Le principe de fraternité « Il y a deux poids, deux mesures, renchérit Maeva Binimelis, l’une des sept avocats qui défendront collectivement les prévenus. L’État est assez silencieux lorsque des exilés, par définition vulnérables, sont victimes de menaces de la part d’identitaires. En revanche, on tape extrêmement dur quand il s’agit d’aider ces mêmes exilés. Pour moi, ce procès est un message clair pour dissuader les actes humanitaires. » Face aux arrestations et aux procès, le président de la Cimade constate, au contraire, un renforcement de la solidarité. « Le délit de solidarité n’est pas accepté. L’accueil des migrants chez les particuliers se développe partout en France », témoigne Christophe Deltombe. En juillet, saisie par une question prioritaire de constitutionnalité, le Conseil constitutionnel a rappelé « le principe de fraternité ». Ainsi une aide au séjour et à la circulation d’étrangers ne peut être poursuivie en justice. En revanche, l’aide à l’entrée sur le territoire reste illégale. « Le Conseil constitutionnel n’est pas allé au bout de sa logique. On ne crée pas une situation illégale lorsqu’on fait entrer un demandeur d’asile sur le territoire pour qu’il dépose sa demande.

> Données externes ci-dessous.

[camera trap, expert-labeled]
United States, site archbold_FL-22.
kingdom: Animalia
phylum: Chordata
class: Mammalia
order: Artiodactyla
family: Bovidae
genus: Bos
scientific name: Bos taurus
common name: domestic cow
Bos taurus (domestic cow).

En revanche, l’avocate ne voit pas comme un signe positif l’abandon récent des poursuites contre Benoît Ducos, dans une autre affaire. En mars 2017, le Briançonnais avait en effet été arrêté pour avoir transporté à la maternité une Nigériane sur le point d’accoucher. Les poursuites pour « aide à l’entrée et à la circulation d’un étranger en situation irrégulière » ont été classées sans suite le 27 octobre par le parquet, faute de preuve et pour « immunité humanitaire ». « Je reste extrêmement méfiante, affirme Me Binimelis qui va défendre plus particulièrement Benoît Ducos. Ce sont deux affaires différentes. Ce classement sans suite ne permet pas de présumer d’une réquisition vers une relaxe. En spéculant, on pourrait même imaginer que le parquet veut faire passer le message qu’il n’y a pas d’acharnement, pour mieux sanctionner aujourd’hui. » « Il ne faut pas que les citoyens aient peur d’aller en justice. C’est au contraire une richesse. Le procès est l’occasion d’expliquer la réalité d’une situation », affirmait Cédric Herrou, le 13 octobre à Forcalquier, après la projection d’un documentaire retraçant son action en faveur des migrants2. En 2017, cet agriculteur de la vallée de la Roya près de Nice avait été condamné en appel à quatre mois de prison avec sursis. Il s’est pourvu en cassation et attend la décision de la Cour prévue le 12 décembre. Les militants attendent aussi beaucoup des débats à Gap. Ce procès est l’occasion d’interpeller l’État sur la situation dans le Briançonnais. Les associations dénoncent notamment « des coursespoursuites » par les forces de l’ordre dans la montagne et des « entraves à l’enregistrement des demandes d’asile ». « Qu’est-ce qu’une politique migratoire qui condamne uniquement les gestes humanitaires ? Toute politique répressive n’aboutit pas à réduire les migrations, mais simplement à modifier les routes migratoires avec deux conséquences : les migrants se mettent toujours plus en danger, et les passeurs s’enrichissent », affirme Christophe Deltombe. • ÉLISE BERNIND ENVOYÉE SPÉCIALE À GAP 1. Accessible sur lacimade.org 2. Libre, de Michel Toesca.